[begin Text shown]

This Section 6.1(d)(i) is intended to comply with the Company Minimum Gain
chargeback requirement in Treasury Regulation Section 1.704-2(f) and shall
be interpreted consistently therewith.
(ii) Chargeback of Member Nonrecourse Debt Minimum Gain.
Notwithstanding the other provisions of this Section 6.1 (other than
Section 6.1(d)(i)), except as provided in Treasury Regulation Section
1.704-2(i)(4), if there is a net decrease in Member Nonrecourse Debt
Minimum Gain during any Company taxable period, any Member with a share of
Member Nonrecourse Debt Minimum Gain at the beginning of such taxable
period shall be allocated items of Company income, gain and Simulated Gain
for such period (and, if necessary, subsequent periods) in the manner and
amounts provided in Treasury Regulation Sections 1.704-2(i)(4) and
1.704-2(j)(2)(ii), or any successor provisions. For purposes of this
Section 6.1(d), each Member's Adjusted Capital Account balance shall be
determined, and the allocation of income, gain and Simulated Gain required
hereunder shall be effected, prior to the application of any other
allocations pursuant to this Section 6.1(d), other than Section 6.1(d)(i)

[end Text shown]
[begin Dataset]

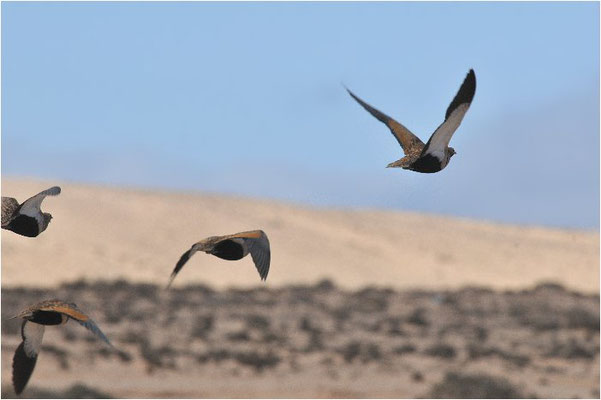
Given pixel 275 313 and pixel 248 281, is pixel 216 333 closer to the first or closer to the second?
pixel 275 313

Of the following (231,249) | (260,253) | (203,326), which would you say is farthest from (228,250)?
(203,326)

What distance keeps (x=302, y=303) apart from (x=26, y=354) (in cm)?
3362

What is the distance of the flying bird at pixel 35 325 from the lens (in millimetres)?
8500

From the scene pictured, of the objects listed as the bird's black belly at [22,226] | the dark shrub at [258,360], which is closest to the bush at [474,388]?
the dark shrub at [258,360]

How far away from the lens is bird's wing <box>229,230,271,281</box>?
9.00m

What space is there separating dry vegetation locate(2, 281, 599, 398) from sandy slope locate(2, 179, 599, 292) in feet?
42.0

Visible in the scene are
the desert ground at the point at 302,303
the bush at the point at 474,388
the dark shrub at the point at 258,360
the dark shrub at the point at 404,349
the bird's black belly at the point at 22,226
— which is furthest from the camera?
the dark shrub at the point at 404,349

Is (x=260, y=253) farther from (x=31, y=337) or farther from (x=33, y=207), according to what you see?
(x=31, y=337)

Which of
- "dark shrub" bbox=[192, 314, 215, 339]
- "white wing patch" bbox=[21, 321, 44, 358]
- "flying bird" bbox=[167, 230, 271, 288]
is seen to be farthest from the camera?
"dark shrub" bbox=[192, 314, 215, 339]

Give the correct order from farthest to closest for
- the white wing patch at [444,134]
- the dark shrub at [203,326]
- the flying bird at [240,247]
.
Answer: the dark shrub at [203,326] → the flying bird at [240,247] → the white wing patch at [444,134]

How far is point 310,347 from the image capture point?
103 feet

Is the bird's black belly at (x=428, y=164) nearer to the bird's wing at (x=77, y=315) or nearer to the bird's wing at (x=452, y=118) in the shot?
the bird's wing at (x=452, y=118)

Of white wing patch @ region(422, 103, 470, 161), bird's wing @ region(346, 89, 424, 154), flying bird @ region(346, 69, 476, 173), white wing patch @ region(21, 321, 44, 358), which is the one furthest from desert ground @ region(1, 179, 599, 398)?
white wing patch @ region(422, 103, 470, 161)

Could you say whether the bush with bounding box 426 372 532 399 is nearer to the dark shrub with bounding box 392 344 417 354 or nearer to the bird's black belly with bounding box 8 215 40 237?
the dark shrub with bounding box 392 344 417 354
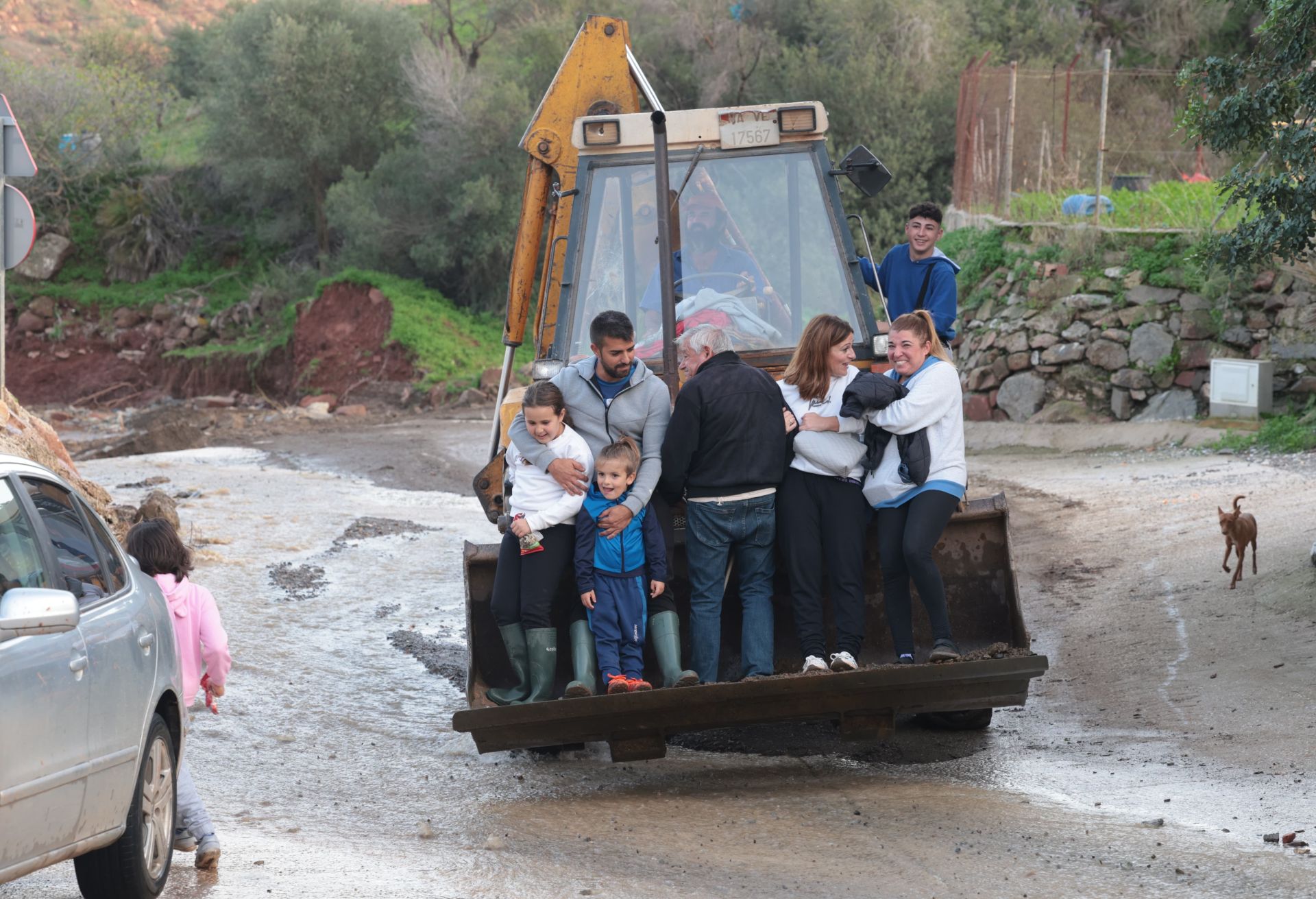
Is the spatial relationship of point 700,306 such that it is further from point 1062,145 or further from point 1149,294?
point 1062,145

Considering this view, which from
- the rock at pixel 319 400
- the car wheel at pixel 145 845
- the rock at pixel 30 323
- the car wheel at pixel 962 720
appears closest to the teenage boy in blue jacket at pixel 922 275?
the car wheel at pixel 962 720

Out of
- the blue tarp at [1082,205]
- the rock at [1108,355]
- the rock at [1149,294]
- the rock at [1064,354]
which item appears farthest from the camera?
the blue tarp at [1082,205]

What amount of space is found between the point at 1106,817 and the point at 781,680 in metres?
1.36

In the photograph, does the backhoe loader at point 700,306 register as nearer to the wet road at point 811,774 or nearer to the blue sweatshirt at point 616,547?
the blue sweatshirt at point 616,547

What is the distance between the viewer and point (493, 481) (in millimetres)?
7613

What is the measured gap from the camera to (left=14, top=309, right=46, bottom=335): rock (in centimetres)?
3528

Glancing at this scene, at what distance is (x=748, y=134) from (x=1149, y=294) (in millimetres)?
11808

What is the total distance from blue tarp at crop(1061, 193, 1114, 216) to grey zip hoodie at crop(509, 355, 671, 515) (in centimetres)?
1494

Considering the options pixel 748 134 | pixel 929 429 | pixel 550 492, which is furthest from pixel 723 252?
pixel 550 492

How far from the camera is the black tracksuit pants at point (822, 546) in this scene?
627 centimetres

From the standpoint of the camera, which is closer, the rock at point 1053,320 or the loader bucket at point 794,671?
the loader bucket at point 794,671

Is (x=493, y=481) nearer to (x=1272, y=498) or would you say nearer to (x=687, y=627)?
(x=687, y=627)

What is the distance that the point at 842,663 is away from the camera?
231 inches

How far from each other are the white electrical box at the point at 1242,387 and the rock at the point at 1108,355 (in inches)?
57.4
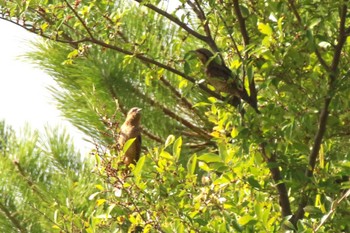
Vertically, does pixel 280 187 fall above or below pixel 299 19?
below

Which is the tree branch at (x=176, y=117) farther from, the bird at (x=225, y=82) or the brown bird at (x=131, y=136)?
the bird at (x=225, y=82)

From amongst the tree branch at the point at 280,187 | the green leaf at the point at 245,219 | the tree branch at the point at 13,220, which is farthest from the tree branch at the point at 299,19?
the tree branch at the point at 13,220

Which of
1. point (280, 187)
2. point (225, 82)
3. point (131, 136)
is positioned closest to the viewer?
point (280, 187)

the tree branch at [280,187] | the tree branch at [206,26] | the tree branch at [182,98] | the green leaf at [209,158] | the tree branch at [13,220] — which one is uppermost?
the tree branch at [206,26]

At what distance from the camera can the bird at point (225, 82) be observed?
7.18ft

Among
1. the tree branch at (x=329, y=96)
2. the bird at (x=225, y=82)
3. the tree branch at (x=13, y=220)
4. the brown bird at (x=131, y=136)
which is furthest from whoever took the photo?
the tree branch at (x=13, y=220)

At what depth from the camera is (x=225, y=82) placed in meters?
2.30

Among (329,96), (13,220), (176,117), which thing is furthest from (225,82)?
(13,220)

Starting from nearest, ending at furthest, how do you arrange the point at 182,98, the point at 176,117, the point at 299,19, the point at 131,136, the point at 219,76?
1. the point at 299,19
2. the point at 219,76
3. the point at 131,136
4. the point at 182,98
5. the point at 176,117

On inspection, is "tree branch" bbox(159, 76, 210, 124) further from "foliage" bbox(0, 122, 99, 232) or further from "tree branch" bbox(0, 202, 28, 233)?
"tree branch" bbox(0, 202, 28, 233)

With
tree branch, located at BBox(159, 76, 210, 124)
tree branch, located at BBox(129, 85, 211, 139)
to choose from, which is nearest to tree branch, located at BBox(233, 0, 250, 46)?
tree branch, located at BBox(159, 76, 210, 124)

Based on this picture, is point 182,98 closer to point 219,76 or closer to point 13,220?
point 13,220

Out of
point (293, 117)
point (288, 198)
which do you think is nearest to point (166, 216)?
point (288, 198)

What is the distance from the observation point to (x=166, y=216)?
221 centimetres
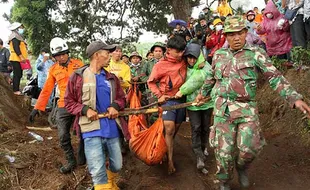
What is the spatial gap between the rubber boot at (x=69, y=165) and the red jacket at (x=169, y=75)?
1.61 metres

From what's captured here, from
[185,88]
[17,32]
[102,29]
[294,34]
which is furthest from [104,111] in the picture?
[102,29]

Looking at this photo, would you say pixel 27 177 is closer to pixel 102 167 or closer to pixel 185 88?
pixel 102 167

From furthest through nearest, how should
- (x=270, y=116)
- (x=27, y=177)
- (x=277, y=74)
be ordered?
(x=270, y=116) → (x=27, y=177) → (x=277, y=74)

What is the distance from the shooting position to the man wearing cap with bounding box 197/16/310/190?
3898 millimetres

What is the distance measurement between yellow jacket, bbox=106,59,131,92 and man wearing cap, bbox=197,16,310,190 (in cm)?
290

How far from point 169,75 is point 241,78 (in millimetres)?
1393

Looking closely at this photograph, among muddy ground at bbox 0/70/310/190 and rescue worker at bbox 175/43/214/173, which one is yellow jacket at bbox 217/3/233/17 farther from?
rescue worker at bbox 175/43/214/173

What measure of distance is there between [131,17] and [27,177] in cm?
1114

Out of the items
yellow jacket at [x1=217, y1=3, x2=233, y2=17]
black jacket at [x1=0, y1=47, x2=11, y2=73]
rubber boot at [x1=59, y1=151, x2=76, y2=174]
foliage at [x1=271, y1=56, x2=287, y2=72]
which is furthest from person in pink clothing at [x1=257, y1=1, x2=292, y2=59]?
black jacket at [x1=0, y1=47, x2=11, y2=73]

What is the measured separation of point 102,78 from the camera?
167 inches

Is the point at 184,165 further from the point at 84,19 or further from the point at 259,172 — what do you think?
the point at 84,19

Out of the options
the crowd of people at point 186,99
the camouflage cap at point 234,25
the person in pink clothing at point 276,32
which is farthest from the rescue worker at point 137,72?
the camouflage cap at point 234,25

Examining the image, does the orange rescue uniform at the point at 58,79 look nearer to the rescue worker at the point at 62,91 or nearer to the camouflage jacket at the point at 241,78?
the rescue worker at the point at 62,91

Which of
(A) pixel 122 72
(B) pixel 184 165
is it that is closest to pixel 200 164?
(B) pixel 184 165
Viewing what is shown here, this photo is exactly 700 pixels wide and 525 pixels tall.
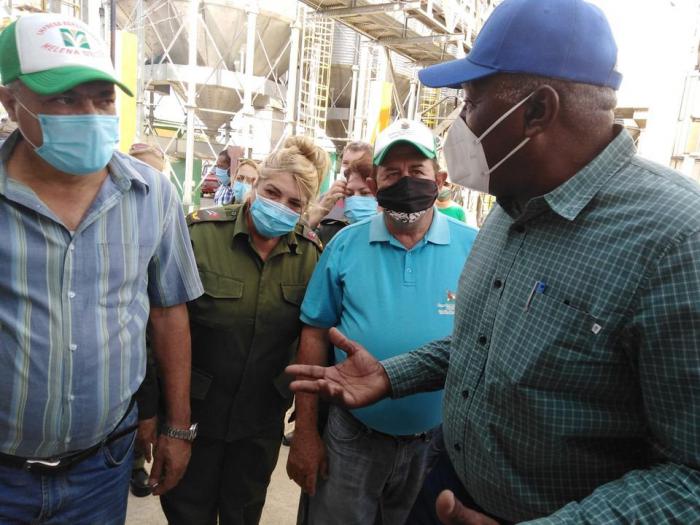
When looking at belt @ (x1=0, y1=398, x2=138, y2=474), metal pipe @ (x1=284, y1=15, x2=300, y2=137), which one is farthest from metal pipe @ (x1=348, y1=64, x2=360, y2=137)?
belt @ (x1=0, y1=398, x2=138, y2=474)

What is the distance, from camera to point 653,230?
915 millimetres

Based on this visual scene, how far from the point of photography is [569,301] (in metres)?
1.03

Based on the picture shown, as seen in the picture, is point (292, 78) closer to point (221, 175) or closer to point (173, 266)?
point (221, 175)

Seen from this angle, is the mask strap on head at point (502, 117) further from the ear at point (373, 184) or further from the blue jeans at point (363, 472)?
the blue jeans at point (363, 472)

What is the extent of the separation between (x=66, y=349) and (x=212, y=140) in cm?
1231

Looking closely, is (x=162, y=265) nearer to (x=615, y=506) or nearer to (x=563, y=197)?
(x=563, y=197)

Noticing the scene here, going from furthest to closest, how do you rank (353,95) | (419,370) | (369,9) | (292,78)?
(353,95), (292,78), (369,9), (419,370)

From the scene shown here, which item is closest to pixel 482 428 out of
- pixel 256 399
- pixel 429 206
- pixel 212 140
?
pixel 429 206

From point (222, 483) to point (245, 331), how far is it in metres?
0.76

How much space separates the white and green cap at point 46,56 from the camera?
4.33 feet

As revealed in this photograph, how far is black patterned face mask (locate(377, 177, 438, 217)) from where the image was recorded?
1.92 metres

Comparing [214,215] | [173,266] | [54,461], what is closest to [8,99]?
[173,266]

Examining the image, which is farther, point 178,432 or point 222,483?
point 222,483

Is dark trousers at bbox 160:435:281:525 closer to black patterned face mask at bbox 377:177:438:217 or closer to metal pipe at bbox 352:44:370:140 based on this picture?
black patterned face mask at bbox 377:177:438:217
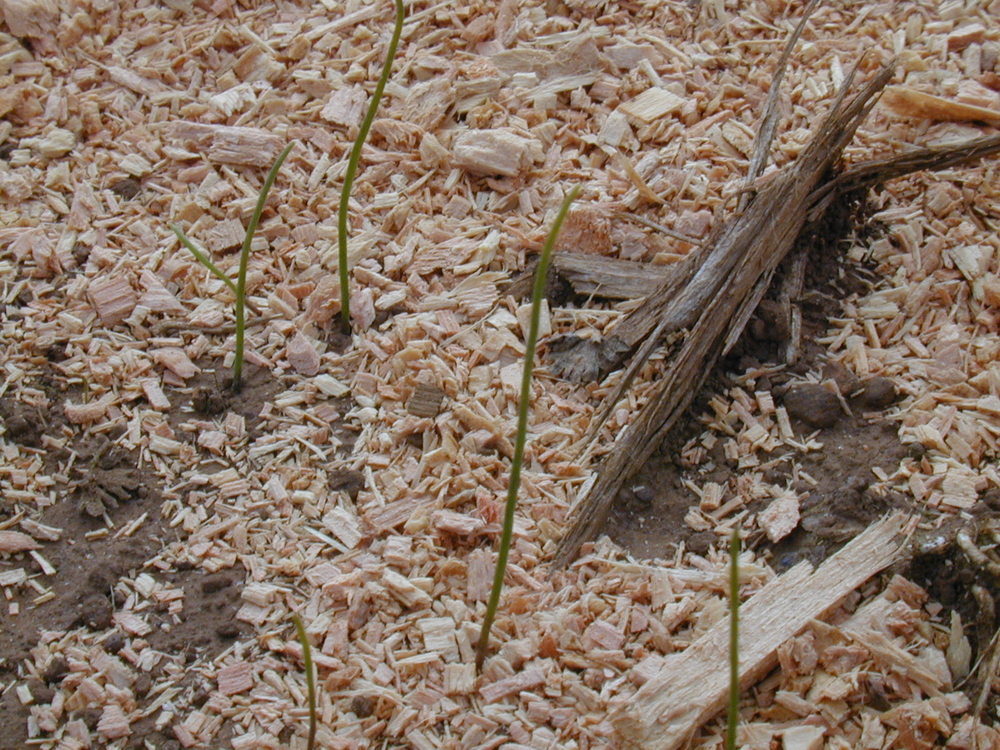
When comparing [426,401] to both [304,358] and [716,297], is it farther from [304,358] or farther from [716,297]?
[716,297]

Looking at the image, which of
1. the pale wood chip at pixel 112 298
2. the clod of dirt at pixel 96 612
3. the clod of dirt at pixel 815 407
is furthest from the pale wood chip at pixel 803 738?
the pale wood chip at pixel 112 298

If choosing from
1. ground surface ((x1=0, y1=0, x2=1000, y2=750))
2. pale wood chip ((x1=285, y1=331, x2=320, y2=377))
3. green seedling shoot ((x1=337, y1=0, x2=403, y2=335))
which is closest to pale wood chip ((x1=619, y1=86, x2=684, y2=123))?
ground surface ((x1=0, y1=0, x2=1000, y2=750))

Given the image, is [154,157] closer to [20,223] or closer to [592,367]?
[20,223]

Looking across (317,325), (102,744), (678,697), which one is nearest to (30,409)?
(317,325)

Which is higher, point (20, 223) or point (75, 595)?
point (20, 223)

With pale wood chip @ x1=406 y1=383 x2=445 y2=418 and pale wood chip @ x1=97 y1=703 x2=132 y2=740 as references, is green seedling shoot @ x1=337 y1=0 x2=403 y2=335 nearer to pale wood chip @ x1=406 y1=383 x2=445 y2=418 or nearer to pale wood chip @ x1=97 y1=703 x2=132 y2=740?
pale wood chip @ x1=406 y1=383 x2=445 y2=418

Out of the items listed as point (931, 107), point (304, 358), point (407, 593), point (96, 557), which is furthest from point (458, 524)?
point (931, 107)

[end Dataset]

• _Work to complete_: Reproduce word for word the stretch of the chargeback provision from "This Section 6.1(d)(i)" through "Debt Minimum Gain.".

• _Result of this task_:
This Section 6.1(d)(i) is intended to comply with the Company Minimum Gain
chargeback requirement in Treasury Regulation Section 1.704-2(f) and shall
be interpreted consistently therewith.
(ii) Chargeback of Member Nonrecourse Debt Minimum Gain.